EXERCISE REQUIREMENTS:
Repeat all of the records below, word for word and in the same order.

INFORMATION GIVEN Start Marker

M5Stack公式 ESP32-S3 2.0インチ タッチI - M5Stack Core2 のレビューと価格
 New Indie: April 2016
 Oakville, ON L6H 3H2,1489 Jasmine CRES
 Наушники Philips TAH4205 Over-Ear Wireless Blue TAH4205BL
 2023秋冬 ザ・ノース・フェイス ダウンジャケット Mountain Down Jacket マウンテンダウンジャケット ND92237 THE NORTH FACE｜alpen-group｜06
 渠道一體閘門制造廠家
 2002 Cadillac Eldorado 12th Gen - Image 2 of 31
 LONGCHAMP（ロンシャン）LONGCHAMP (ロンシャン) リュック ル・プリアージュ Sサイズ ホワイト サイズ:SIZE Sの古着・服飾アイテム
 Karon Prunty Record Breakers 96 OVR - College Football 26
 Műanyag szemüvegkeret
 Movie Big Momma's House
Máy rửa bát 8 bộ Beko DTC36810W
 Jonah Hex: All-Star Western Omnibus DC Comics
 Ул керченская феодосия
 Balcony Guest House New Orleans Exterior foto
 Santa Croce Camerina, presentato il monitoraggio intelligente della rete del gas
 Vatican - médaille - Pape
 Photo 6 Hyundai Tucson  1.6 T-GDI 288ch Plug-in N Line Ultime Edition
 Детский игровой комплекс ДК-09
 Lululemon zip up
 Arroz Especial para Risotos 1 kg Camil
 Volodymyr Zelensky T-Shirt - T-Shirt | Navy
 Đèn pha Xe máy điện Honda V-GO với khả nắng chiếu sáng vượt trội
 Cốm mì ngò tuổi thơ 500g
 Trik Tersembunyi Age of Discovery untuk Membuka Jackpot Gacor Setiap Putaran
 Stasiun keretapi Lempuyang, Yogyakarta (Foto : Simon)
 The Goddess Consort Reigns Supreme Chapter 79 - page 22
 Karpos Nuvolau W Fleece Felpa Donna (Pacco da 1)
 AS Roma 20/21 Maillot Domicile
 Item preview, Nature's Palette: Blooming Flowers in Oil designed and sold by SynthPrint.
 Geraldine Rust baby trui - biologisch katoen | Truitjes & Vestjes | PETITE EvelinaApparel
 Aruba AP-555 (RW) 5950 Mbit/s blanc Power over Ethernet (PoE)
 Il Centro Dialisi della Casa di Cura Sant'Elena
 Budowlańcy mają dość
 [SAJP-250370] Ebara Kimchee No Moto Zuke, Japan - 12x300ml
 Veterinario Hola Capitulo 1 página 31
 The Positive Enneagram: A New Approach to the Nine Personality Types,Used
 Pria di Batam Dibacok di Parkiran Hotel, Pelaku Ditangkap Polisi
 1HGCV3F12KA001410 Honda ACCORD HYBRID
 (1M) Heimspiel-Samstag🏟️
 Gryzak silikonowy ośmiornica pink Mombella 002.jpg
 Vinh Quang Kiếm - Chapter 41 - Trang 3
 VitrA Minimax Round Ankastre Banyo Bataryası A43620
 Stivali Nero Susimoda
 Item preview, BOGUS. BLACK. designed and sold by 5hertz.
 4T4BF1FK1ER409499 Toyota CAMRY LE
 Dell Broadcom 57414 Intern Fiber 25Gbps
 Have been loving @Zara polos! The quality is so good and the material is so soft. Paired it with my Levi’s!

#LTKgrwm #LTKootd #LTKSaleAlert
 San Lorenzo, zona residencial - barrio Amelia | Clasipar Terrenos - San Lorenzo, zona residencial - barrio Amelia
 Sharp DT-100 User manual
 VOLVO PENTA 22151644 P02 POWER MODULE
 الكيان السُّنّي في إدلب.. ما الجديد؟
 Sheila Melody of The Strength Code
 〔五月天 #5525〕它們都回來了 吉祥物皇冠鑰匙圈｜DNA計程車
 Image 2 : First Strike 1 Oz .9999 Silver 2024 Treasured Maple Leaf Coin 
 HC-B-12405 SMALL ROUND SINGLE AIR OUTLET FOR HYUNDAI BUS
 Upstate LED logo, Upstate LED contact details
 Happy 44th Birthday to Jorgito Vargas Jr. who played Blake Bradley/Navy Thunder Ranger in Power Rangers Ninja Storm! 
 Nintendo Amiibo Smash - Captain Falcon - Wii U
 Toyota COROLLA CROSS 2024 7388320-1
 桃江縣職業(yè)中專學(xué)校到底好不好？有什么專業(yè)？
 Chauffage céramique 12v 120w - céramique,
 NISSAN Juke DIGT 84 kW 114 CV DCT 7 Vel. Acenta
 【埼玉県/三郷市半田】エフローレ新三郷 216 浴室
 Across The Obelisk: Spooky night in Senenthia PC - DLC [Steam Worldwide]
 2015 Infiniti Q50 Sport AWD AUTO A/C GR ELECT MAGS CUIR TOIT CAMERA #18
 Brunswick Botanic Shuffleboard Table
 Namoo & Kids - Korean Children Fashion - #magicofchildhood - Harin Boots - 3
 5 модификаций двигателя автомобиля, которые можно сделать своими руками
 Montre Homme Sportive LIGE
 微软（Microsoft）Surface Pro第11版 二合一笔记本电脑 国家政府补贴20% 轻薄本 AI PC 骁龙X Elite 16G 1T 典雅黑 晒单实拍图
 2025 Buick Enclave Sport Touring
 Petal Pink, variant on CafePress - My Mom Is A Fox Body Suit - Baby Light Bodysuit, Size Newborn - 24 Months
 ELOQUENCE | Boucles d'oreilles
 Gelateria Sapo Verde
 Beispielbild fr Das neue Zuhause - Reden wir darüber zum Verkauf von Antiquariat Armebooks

INFORMATION GIVEN End Marker

WRITTEN SOLUTION:
M5Stack公式 ESP32-S3 2.0インチ タッチI - M5Stack Core2 のレビューと価格
 New Indie: April 2016
 Oakville, ON L6H 3H2,1489 Jasmine CRES
 Наушники Philips TAH4205 Over-Ear Wireless Blue TAH4205BL
 2023秋冬 ザ・ノース・フェイス ダウンジャケット Mountain Down Jacket マウンテンダウンジャケット ND92237 THE NORTH FACE｜alpen-group｜06
 渠道一體閘門制造廠家
 2002 Cadillac Eldorado 12th Gen - Image 2 of 31
 LONGCHAMP（ロンシャン）LONGCHAMP (ロンシャン) リュック ル・プリアージュ Sサイズ ホワイト サイズ:SIZE Sの古着・服飾アイテム
 Karon Prunty Record Breakers 96 OVR - College Football 26
 Műanyag szemüvegkeret
 Movie Big Momma's House
Máy rửa bát 8 bộ Beko DTC36810W
 Jonah Hex: All-Star Western Omnibus DC Comics
 Ул керченская феодосия
 Balcony Guest House New Orleans Exterior foto
 Santa Croce Camerina, presentato il monitoraggio intelligente della rete del gas
 Vatican - médaille - Pape
 Photo 6 Hyundai Tucson  1.6 T-GDI 288ch Plug-in N Line Ultime Edition
 Детский игровой комплекс ДК-09
 Lululemon zip up
 Arroz Especial para Risotos 1 kg Camil
 Volodymyr Zelensky T-Shirt - T-Shirt | Navy
 Đèn pha Xe máy điện Honda V-GO với khả nắng chiếu sáng vượt trội
 Cốm mì ngò tuổi thơ 500g
 Trik Tersembunyi Age of Discovery untuk Membuka Jackpot Gacor Setiap Putaran
 Stasiun keretapi Lempuyang, Yogyakarta (Foto : Simon)
 The Goddess Consort Reigns Supreme Chapter 79 - page 22
 Karpos Nuvolau W Fleece Felpa Donna (Pacco da 1)
 AS Roma 20/21 Maillot Domicile
 Item preview, Nature's Palette: Blooming Flowers in Oil designed and sold by SynthPrint.
 Geraldine Rust baby trui - biologisch katoen | Truitjes & Vestjes | PETITE EvelinaApparel
 Aruba AP-555 (RW) 5950 Mbit/s blanc Power over Ethernet (PoE)
 Il Centro Dialisi della Casa di Cura Sant'Elena
 Budowlańcy mają dość
 [SAJP-250370] Ebara Kimchee No Moto Zuke, Japan - 12x300ml
 Veterinario Hola Capitulo 1 página 31
 The Positive Enneagram: A New Approach to the Nine Personality Types,Used
 Pria di Batam Dibacok di Parkiran Hotel, Pelaku Ditangkap Polisi
 1HGCV3F12KA001410 Honda ACCORD HYBRID
 (1M) Heimspiel-Samstag🏟️
 Gryzak silikonowy ośmiornica pink Mombella 002.jpg
 Vinh Quang Kiếm - Chapter 41 - Trang 3
 VitrA Minimax Round Ankastre Banyo Bataryası A43620
 Stivali Nero Susimoda
 Item preview, BOGUS. BLACK. designed and sold by 5hertz.
 4T4BF1FK1ER409499 Toyota CAMRY LE
 Dell Broadcom 57414 Intern Fiber 25Gbps
 Have been loving @Zara polos! The quality is so good and the material is so soft. Paired it with my Levi’s!

#LTKgrwm #LTKootd #LTKSaleAlert
 San Lorenzo, zona residencial - barrio Amelia | Clasipar Terrenos - San Lorenzo, zona residencial - barrio Amelia
 Sharp DT-100 User manual
 VOLVO PENTA 22151644 P02 POWER MODULE
 الكيان السُّنّي في إدلب.. ما الجديد؟
 Sheila Melody of The Strength Code
 〔五月天 #5525〕它們都回來了 吉祥物皇冠鑰匙圈｜DNA計程車
 Image 2 : First Strike 1 Oz .9999 Silver 2024 Treasured Maple Leaf Coin 
 HC-B-12405 SMALL ROUND SINGLE AIR OUTLET FOR HYUNDAI BUS
 Upstate LED logo, Upstate LED contact details
 Happy 44th Birthday to Jorgito Vargas Jr. who played Blake Bradley/Navy Thunder Ranger in Power Rangers Ninja Storm! 
 Nintendo Amiibo Smash - Captain Falcon - Wii U
 Toyota COROLLA CROSS 2024 7388320-1
 桃江縣職業(yè)中專學(xué)校到底好不好？有什么專業(yè)？
 Chauffage céramique 12v 120w - céramique,
 NISSAN Juke DIGT 84 kW 114 CV DCT 7 Vel. Acenta
 【埼玉県/三郷市半田】エフローレ新三郷 216 浴室
 Across The Obelisk: Spooky night in Senenthia PC - DLC [Steam Worldwide]
 2015 Infiniti Q50 Sport AWD AUTO A/C GR ELECT MAGS CUIR TOIT CAMERA #18
 Brunswick Botanic Shuffleboard Table
 Namoo & Kids - Korean Children Fashion - #magicofchildhood - Harin Boots - 3
 5 модификаций двигателя автомобиля, которые можно сделать своими руками
 Montre Homme Sportive LIGE
 微软（Microsoft）Surface Pro第11版 二合一笔记本电脑 国家政府补贴20% 轻薄本 AI PC 骁龙X Elite 16G 1T 典雅黑 晒单实拍图
 2025 Buick Enclave Sport Touring
 Petal Pink, variant on CafePress - My Mom Is A Fox Body Suit - Baby Light Bodysuit, Size Newborn - 24 Months
 ELOQUENCE | Boucles d'oreilles
 Gelateria Sapo Verde
 Beispielbild fr Das neue Zuhause - Reden wir darüber zum Verkauf von Antiquariat Armebooks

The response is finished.